▸ **Records shown**
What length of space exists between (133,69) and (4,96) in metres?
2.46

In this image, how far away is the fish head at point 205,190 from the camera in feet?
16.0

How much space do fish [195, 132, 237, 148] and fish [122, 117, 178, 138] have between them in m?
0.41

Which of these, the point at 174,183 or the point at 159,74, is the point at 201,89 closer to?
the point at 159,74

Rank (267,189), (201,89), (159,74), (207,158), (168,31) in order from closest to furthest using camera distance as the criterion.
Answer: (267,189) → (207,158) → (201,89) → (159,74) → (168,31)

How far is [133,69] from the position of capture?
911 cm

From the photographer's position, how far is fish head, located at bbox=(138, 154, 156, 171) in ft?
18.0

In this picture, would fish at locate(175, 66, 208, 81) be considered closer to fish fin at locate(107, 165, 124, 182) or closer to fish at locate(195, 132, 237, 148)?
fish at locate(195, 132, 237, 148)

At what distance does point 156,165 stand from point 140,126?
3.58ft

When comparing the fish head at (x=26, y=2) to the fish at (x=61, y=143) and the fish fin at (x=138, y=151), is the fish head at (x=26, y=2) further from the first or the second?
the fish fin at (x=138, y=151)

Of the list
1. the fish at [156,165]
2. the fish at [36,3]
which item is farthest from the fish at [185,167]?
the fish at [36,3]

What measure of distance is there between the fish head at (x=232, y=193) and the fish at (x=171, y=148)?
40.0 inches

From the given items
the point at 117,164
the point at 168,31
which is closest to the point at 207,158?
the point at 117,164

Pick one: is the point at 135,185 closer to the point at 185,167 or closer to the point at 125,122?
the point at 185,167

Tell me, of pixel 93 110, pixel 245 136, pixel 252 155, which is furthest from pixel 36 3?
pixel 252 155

...

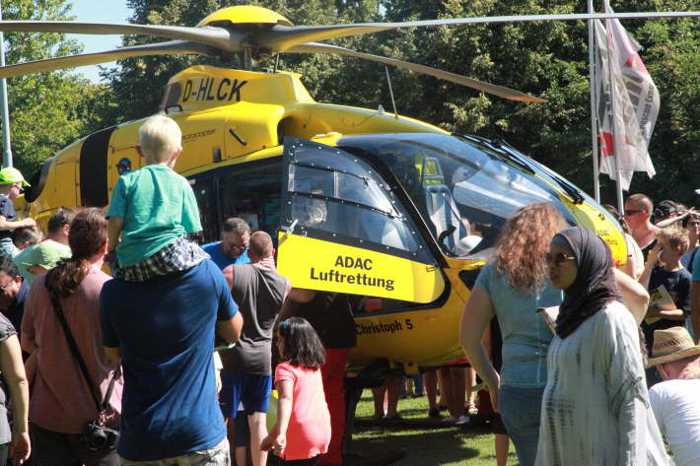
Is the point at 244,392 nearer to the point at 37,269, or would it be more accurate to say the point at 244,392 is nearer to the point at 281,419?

==

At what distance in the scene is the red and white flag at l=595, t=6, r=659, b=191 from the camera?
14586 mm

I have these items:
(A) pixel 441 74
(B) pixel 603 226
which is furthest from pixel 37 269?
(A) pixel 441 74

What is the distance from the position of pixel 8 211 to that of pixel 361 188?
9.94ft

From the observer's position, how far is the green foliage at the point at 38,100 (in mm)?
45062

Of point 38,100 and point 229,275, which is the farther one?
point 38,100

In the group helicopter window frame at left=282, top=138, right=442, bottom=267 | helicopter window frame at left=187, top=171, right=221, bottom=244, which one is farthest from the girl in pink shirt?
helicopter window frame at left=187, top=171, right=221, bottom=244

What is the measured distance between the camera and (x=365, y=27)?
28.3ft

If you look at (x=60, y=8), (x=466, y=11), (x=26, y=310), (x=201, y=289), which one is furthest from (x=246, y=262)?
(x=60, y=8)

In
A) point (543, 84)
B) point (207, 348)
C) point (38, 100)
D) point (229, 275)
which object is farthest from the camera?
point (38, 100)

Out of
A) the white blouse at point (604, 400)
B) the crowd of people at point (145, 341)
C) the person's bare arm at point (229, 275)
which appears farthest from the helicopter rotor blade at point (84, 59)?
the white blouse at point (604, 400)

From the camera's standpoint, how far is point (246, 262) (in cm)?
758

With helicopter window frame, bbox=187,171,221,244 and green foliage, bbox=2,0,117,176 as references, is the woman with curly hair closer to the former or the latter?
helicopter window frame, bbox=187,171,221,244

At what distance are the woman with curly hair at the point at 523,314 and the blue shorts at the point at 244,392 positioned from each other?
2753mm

▸ **Task objective**
Set out the stretch of records from the line containing "Of the list" through the line containing "40.0 inches" as a numbered list, one line per item, and leave out any blank lines.

▸ **Solution below**
1. Of the list
2. 1. the fish at [156,165]
3. 2. the fish at [36,3]
4. which item is farthest from the fish at [185,167]?
5. the fish at [36,3]
6. What measure of distance is there between the fish head at (x=232, y=193) and the fish at (x=171, y=148)?
7. 40.0 inches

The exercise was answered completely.